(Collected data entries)
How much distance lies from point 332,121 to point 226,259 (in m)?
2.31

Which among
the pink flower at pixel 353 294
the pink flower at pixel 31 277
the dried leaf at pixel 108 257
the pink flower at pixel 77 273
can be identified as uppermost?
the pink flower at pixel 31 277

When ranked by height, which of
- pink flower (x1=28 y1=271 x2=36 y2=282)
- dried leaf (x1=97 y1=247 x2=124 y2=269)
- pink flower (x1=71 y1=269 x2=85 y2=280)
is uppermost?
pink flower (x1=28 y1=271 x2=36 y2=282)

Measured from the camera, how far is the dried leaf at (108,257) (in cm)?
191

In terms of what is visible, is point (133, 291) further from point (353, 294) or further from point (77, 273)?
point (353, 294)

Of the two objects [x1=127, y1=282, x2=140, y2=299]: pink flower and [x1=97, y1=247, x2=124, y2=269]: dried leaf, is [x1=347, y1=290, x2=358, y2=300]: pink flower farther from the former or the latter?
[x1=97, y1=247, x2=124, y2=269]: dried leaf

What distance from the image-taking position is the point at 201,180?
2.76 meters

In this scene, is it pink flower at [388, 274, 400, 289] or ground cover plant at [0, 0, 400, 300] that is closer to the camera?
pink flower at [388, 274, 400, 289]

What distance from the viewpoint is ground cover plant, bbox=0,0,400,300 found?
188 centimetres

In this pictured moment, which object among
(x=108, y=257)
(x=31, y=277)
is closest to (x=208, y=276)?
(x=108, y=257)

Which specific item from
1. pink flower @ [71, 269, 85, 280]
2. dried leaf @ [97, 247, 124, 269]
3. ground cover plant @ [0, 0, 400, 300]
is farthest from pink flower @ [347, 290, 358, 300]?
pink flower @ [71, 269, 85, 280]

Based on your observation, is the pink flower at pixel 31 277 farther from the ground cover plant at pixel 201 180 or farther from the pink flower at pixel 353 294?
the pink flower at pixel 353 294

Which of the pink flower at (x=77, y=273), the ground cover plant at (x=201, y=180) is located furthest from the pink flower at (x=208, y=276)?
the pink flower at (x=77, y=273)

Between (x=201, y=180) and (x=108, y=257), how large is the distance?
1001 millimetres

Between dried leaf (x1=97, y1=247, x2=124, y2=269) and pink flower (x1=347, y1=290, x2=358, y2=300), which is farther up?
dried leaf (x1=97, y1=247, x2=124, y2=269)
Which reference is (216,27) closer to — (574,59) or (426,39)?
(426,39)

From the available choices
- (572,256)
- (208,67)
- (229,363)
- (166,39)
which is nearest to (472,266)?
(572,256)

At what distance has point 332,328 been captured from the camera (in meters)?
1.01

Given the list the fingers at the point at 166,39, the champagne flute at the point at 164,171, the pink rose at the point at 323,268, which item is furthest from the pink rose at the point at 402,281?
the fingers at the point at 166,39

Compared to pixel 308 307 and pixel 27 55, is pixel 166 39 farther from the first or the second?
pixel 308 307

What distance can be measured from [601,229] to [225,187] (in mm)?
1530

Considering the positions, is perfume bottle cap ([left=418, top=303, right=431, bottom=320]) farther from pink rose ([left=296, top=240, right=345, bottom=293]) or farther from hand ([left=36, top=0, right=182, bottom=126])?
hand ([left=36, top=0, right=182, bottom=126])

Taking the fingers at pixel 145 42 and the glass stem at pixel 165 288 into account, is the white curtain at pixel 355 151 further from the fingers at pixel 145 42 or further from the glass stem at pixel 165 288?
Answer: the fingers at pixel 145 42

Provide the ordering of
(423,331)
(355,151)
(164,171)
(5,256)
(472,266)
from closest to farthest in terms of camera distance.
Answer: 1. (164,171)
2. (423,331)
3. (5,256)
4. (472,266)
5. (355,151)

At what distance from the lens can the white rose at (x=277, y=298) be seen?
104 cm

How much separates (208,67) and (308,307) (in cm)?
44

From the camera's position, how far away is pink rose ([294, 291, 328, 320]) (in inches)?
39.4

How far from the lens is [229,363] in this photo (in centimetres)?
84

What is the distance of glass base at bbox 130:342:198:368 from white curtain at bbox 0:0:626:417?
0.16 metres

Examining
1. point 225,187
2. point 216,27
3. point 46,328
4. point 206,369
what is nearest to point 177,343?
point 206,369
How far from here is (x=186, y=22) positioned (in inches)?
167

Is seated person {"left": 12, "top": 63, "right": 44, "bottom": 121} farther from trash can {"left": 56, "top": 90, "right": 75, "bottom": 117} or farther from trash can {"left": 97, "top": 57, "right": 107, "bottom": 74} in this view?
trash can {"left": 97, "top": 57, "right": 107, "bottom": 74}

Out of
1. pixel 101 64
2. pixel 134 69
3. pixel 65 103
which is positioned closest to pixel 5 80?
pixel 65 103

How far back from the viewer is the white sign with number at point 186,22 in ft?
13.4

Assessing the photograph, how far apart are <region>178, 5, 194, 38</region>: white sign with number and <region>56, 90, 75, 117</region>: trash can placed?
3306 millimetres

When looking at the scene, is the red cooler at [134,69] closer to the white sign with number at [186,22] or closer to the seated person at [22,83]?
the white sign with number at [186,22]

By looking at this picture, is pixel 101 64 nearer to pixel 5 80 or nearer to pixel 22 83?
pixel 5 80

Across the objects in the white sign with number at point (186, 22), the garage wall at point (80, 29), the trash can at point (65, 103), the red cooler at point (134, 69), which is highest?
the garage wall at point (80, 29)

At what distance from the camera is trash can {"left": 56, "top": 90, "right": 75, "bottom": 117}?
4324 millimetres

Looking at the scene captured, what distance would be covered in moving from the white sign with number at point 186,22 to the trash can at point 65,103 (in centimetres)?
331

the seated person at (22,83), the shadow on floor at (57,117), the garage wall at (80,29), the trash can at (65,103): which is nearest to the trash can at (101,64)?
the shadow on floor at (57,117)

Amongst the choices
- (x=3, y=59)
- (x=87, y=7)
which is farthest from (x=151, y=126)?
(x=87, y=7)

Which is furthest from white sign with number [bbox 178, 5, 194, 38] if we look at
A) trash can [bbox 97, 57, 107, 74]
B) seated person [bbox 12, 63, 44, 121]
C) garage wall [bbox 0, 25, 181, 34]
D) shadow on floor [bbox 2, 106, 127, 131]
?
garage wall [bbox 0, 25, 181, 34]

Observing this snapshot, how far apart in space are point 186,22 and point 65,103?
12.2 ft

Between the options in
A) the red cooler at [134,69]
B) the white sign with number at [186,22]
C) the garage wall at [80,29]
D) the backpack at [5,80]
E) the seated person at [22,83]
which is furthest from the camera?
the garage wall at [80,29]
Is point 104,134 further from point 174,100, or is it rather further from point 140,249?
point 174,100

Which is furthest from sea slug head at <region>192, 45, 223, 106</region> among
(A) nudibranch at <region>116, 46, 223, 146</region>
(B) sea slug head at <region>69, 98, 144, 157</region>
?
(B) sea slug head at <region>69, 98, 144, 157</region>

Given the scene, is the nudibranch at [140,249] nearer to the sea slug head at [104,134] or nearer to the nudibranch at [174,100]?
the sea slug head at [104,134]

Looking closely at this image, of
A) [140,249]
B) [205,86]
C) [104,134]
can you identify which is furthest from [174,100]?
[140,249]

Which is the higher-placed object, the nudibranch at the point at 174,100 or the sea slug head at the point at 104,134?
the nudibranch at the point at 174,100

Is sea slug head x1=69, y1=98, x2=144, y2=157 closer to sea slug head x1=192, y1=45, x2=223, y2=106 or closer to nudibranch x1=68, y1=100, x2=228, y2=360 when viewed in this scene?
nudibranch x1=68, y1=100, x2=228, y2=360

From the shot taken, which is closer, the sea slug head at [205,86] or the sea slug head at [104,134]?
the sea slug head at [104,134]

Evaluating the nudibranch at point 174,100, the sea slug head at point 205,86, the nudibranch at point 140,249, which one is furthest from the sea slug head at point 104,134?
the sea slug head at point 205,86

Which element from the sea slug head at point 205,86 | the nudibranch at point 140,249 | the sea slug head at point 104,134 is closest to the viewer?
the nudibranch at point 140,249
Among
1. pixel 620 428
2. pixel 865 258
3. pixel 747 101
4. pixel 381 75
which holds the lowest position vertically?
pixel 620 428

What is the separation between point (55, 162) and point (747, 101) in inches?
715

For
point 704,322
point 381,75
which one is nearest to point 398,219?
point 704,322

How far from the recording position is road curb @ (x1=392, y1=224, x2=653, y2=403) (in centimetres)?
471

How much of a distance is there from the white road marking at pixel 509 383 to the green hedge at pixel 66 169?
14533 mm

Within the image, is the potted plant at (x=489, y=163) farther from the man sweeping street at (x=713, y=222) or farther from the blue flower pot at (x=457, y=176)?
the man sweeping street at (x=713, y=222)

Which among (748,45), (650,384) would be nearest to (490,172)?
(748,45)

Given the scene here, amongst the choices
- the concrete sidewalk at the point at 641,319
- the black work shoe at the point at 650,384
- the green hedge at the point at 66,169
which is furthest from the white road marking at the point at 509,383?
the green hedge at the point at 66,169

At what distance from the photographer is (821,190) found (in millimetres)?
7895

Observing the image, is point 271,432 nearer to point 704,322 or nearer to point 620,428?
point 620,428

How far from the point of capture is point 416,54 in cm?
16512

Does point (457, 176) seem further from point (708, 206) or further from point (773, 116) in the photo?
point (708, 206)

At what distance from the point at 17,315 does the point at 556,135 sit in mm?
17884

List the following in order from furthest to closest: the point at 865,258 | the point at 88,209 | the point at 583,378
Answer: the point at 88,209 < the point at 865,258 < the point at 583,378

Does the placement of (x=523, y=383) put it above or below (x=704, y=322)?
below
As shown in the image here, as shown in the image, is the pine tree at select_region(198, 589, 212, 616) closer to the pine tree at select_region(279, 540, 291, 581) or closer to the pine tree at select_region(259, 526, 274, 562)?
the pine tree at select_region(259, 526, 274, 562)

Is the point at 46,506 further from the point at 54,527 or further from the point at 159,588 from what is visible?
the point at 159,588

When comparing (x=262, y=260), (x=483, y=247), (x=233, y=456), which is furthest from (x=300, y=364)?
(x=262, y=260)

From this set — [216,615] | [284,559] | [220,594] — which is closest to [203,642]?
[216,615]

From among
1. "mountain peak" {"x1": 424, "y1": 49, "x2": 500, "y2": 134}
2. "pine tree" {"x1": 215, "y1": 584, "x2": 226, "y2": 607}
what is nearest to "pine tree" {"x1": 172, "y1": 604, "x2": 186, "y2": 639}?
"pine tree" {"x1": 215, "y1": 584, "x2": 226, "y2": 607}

Work required> Copy out the stretch of the data above, from its first line through the line that contains "2.76 meters", with both ends included.

The output>
How much distance lies from point 332,121 to point 226,259 (in m)?
2.31

Which among
the pink flower at pixel 353 294
the pink flower at pixel 31 277
the dried leaf at pixel 108 257
the pink flower at pixel 77 273
can be identified as uppermost?
the pink flower at pixel 31 277

When ranked by height, which of
- pink flower (x1=28 y1=271 x2=36 y2=282)
- dried leaf (x1=97 y1=247 x2=124 y2=269)
- pink flower (x1=71 y1=269 x2=85 y2=280)
is uppermost?
pink flower (x1=28 y1=271 x2=36 y2=282)

Measured from the camera, how far is the dried leaf at (108,257) (in cm)?
191

In terms of what is visible, is point (133, 291) further from point (353, 294) or further from point (77, 273)?
point (353, 294)

Of the two objects [x1=127, y1=282, x2=140, y2=299]: pink flower and [x1=97, y1=247, x2=124, y2=269]: dried leaf, is [x1=347, y1=290, x2=358, y2=300]: pink flower farther from the former or the latter?
[x1=97, y1=247, x2=124, y2=269]: dried leaf

What distance from the image-taking position is the point at 201,180?
2.76 meters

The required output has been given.